“Now the men of Israel were pressed to exhaustion that day, because Saul had placed them under an oath, saying, “Let a curse fall on anyone who eats before evening before I have full revenge on my enemies.” So no one ate anything all day. But Jonathan had not heard his father’s command, and he dipped the end of his stick into a piece of honeycomb and ate the honey. After he had eaten it, he felt refreshed. So one of the men saw him and said, “Your father made the army take a strict oath that anyone who eats food today will be cursed. That is why everyone is weary and faint,” “My father has made trouble for us all!” Jonathan exclaimed. “A command like that only hurts us. See how refreshed I am now that I have eaten this little bit of honey.” I Samuel 14:24-25;27-29, NLT
3rd Sunday- “Opening Your Eyes!”
The Fall of the year has many Biblical symbols and rituals that are instructive for our Christian faith; and which shows reverence for the womb of Judaism from which our faith was birthed.
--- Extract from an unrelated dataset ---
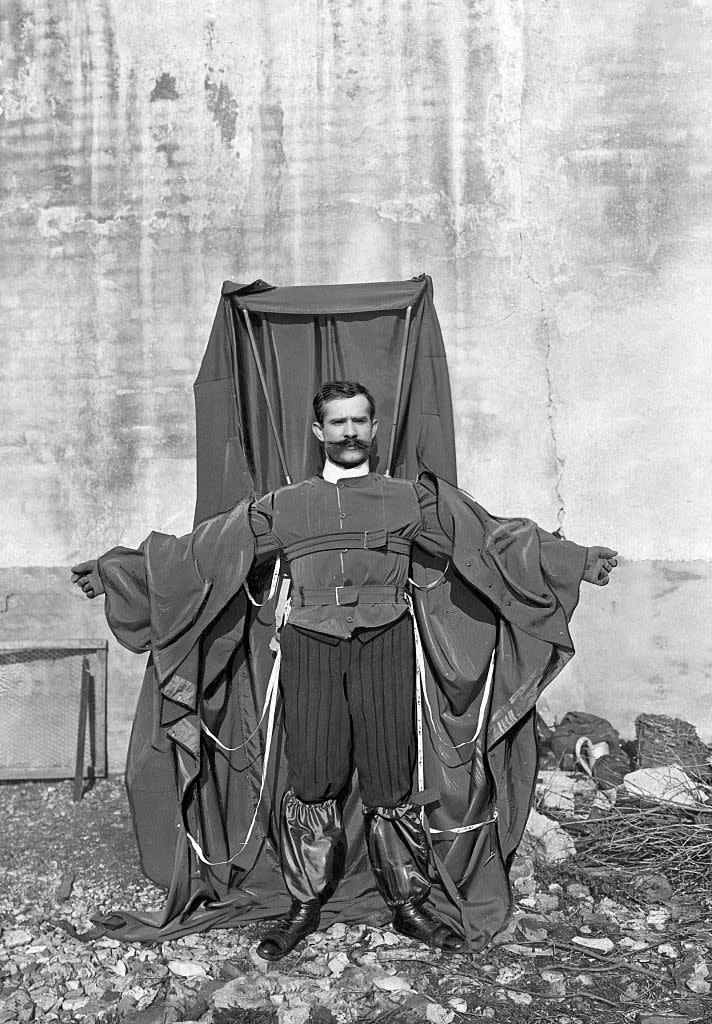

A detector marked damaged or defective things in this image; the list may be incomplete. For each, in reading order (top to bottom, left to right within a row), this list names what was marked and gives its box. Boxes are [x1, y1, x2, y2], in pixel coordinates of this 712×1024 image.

cracked plaster wall [1, 2, 712, 761]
The month of September (and occasionally early October) marks the beginning of the Jewish New Year, Rosh Hashanah. This is spoken of in Leviticus 23:23-31, NLT, and is accompanied with acts of repentance, the eradication of sins; and a renewed outlook for the new year. It’s customary to dip apples in honey, as a symbol of trusting God for “renewal” in the days to come. In our text, Jonathan, son of King Saul, secretly left the Israelite camp, and with his armor bearer made a dangerous trek through two mountain cliffs, to subdue the enemy (Philistines). Believing “nothing could hinder the Lord,” the enemies were routed and defeated. Upon Jonathan’s return, he observed honey gushing from fallen honeycombs. Exhausted and famished from battle, Jonathan ate some of the honey, defying a command from his father not to do so. The father’s command was ill-conceived, self-centered and harmful. Saul’s edict risked deterioration and death for his own soldiers. Jonathan did what was life sustaining; rather than to appease Saul!